Poll: ps x ; echo token the wrapper parses this to get CPU time and WSS
Suspend/resume: kill SIGSTOP PID ; echo token
Apps that use Docker
There are 2 variants:
regular: the app version includes a complete Docker image
composer: the app version includes a set of layers and a composer script
In both cases the app version includes an executable (generic Linux executable, no BOINC)
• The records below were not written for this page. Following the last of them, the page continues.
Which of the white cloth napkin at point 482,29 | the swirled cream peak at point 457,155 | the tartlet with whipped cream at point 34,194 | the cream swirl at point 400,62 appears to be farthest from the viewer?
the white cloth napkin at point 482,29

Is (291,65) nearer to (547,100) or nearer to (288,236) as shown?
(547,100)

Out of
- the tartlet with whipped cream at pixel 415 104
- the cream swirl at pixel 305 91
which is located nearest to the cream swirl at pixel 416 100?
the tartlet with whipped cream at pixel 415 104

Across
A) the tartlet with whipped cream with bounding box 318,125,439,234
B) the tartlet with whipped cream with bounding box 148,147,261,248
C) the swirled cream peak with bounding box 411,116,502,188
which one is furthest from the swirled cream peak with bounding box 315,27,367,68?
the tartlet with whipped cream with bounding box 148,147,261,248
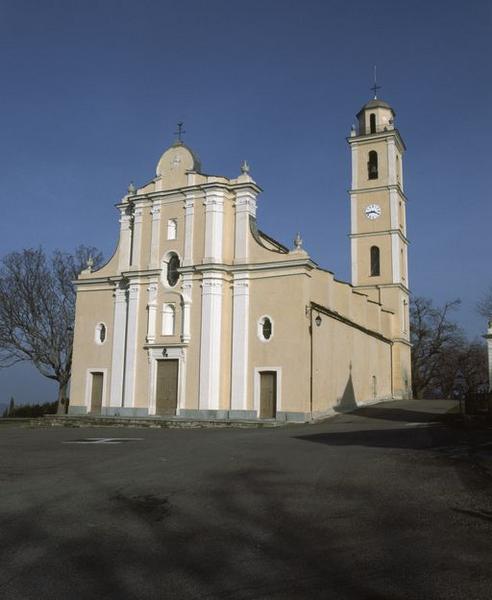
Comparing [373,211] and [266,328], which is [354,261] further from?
[266,328]

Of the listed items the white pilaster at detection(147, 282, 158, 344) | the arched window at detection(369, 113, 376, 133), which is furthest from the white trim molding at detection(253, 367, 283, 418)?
the arched window at detection(369, 113, 376, 133)

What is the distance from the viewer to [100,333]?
3200 cm

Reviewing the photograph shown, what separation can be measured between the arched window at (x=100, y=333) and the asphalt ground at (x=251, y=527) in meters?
19.6

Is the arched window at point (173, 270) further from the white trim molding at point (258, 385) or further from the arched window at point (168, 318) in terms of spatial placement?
the white trim molding at point (258, 385)

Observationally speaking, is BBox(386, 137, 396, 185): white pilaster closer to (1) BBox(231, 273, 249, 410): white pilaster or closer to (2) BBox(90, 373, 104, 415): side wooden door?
(1) BBox(231, 273, 249, 410): white pilaster

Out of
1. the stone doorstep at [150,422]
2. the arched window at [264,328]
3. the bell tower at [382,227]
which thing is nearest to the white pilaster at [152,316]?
the stone doorstep at [150,422]

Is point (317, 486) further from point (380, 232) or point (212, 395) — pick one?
point (380, 232)

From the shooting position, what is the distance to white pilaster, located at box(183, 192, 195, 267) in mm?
29234

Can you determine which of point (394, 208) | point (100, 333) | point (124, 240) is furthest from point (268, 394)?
point (394, 208)

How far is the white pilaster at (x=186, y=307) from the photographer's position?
28406 mm

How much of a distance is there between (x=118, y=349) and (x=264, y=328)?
27.1 ft

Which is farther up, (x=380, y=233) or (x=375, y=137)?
(x=375, y=137)

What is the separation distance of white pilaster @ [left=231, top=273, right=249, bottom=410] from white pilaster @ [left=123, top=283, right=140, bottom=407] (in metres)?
5.43

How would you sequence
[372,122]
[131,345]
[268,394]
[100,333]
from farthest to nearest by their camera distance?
→ [372,122] → [100,333] → [131,345] → [268,394]
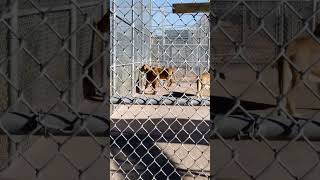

Apps use a wrapper, docker_wrapper.
Windows:
docker_wrapper is similar to wsl_wrapper. It picks a WSL image to use (docker-desktop if it exists). If needed it runs composer to build the Docker image (which lives in the slot directory). It runs a Docker command to run the executable. We need to figure out
- how to stop/start the process
- how to get its WSS
Linux/Mac:
docker_wrapper is pretty much like wrapper, except that
- it may need to use Docker composer to build the image
- we need to figure out how to start/stop and get WSS
Scheduler requests
The host_info part of a sched request includes
All hosts:
- whether WSL is allowed
- whether Docker is allowed
Windows:
- a list of WSL images
for each one:
whether we're allowed to us it
WSL 1 or 2
OS name/version
whether Docker and Composer are present, and versions
Note: we can potentially store this info in the DB, maybe the host.serialnum field
non-Windows:
whether Docker and Composer are present, and versions
client_state.xml:
we don't need to include any of this
Plan class names
WSL apps:
<plan_class>
<name>wsl_foo</name>
<wsl/>
<wsl_version>1|2</wsl_version>
[<os_name>regexp</os_name>]
[<min_os_version>N</min_os_version]
</plan_class>
We can have the convention that the name includes 'wsl', but I don't think this matters.
Docker apps:
<plan_class>
<name>docker_foo</name>
<docker/>
[<composer/>]
[<min_docker_version>n</min_docker_version>]
[<min_composer_version>n</min_composer_version>]
</plan_class>
We can have the convention that the name includes 'docker', but I don't think this matters.